A strong economy and record economic growth have added vigor to this year’s holiday shopping season.
U.S. retailers expect a strong 6 to 7 percent increase from last season, and so far the numbers back up their expectations.
U.S. consumer spending increased a healthy 0.6 percent in October, a sign that people’s confidence in the economy is at peak levels.
Also, personal income — an indicator of consumer demand — rose a significant 2.75 percent since May. Last month alone, it jumped 1.3 percent, the largest increase in five years.
“People are feeling very optimistic,” said Annette Henkel, president of Minnesota Retail Merchants Association. “They have jobs and are investing. The economy is strong and people have money in their pockets.”
Retailers are confident they will have a successful selling season, and their confidence has so far rung true, she said.

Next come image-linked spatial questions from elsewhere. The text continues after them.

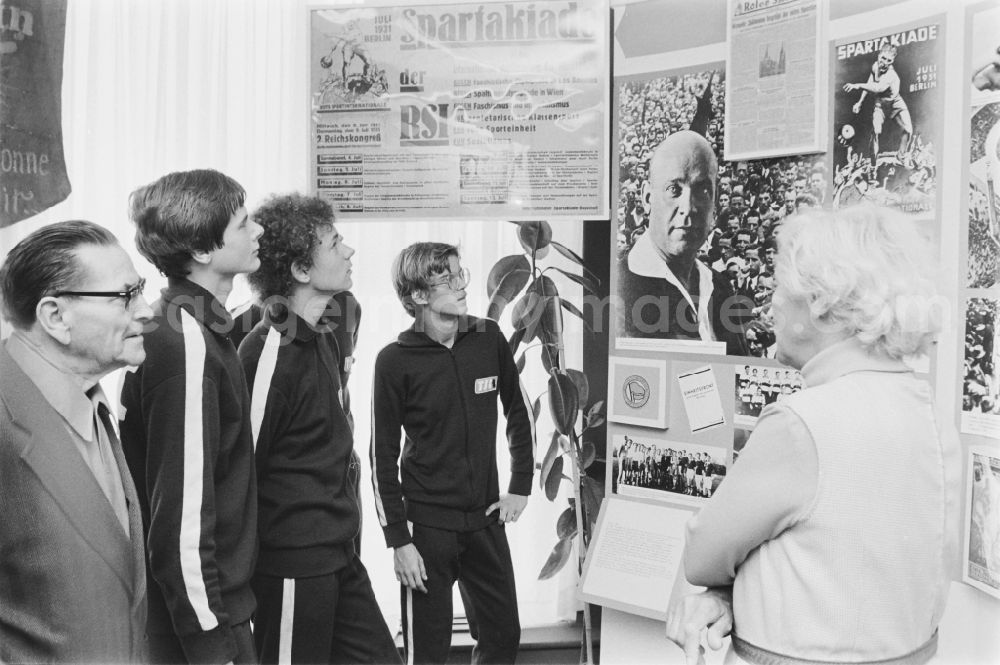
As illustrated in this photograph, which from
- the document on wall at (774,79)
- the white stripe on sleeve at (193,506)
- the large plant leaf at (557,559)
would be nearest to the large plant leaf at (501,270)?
the document on wall at (774,79)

Part of the buying frenzy will take place online, where consumers attracted by convenience and ultra-competitive prices are spending more than ever.
Henkel expects online sales to account for 10 percent of total holiday purchases this year, up from 5 percent last year.
She said most retailers see e-commerce as a way to expand sales, but other smaller businesses are scared by the Internet.
But overall, the Internet should help provide information about products and expand sales internationally.
“Sales so far have been brisk, and we expect that to continue,” said Joy Harris, a Best Buy spokeswoman.
Harris said people tend to spend more on the holidays.
The season’s hot ticket items so far are DVD players, digital cameras and TVs, and computers — all sold by Eden Prairie-based Best Buy, a leading seller of digital technology and consumer electronics.
But while most agree that traditional and online retailers will rake in record amounts, some differ over what is driving the spending spree.
A small increase in personal earnings will have a drastic effect on holiday spending, said Vernon Eidman, head of the applied economics department.
“I think the major impact on holiday spending is going to be with people who had healthy stock market gains,” he said. “These are going to be the people doing the big spending.”
A prosperous stock market helps drive consumer confidence, which in turn makes people feel like they can spend more during the holidays.